We present a multidisciplinary study on natural non-volcanic CO2 degassing vents in the southern Apennines, aiming to investigate gas leakage mechanisms related to tectonic structures. The studied degassing areas are located in the Sele River Valley, north and east of Oliveto Citra town. The Sele River Valley features multiple cold and hot springs and frequently aligned gas vents emitting CO2 and noble gases. We performed structural-geological mapping and geochemical investigations (soil pH and CO2 mapping) in three key areas of the Sele River Valley.
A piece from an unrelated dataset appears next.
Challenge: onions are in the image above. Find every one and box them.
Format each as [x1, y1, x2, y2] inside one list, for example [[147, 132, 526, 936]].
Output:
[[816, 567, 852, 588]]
These were implemented by geophysical surveys, including 2D Electrical Resistivity Tomography (ERT), Induced Polarization (IP) Tomography, 2D Seismic Refraction Tomography (SRT), Magnetometry (MAG), and Self Potential (SP) mapping in a single sector (area 1) included in the Mofeta del Vecchio Mulino vents north of the Oliveto Citra town. The results of this multidisciplinary study indicate that most of the gas emissions are along the intersection between the major faults that crosscut a tectonic pile formed by limestones tectonically covered by an oceanic succession made of clays and marls. In area 1, ERT, IP, and SRT profiles mark a vertical conduit where the fluids migrate upward, corresponding to a major fault zone that lowered the tectonic pile to the north. The MAG and SP maps also show anomalies highlighting uprising fluids along the intersection between major faults. CO2 flux maps of three areas embedding the major vents show that the geogenic emissions are widespread, with the highest values reaching 2256 gm2d−1. Generally, the degassing vents form about circular areas of 10 m in diameter. Also, the pH map indicates acid soil anomalies close to the major emission vents. The novelty of this work is the multidisciplinary approach, which uses different methodologies to reconstruct the buried tectonostratigraphic architecture and the articulated pathways for fluid migration, highlighting that once fluids move toward the surface, they follow the main fault zones. Furthermore, their migration and leakage are controlled mainly by the surficial segmentation of faults and local permeability paths. The procedures applied in this study can be helpful for investigations in other natural degassing areas or the CO2 storage industry to investigate the seeping and leakage processes and mitigate the gas migration.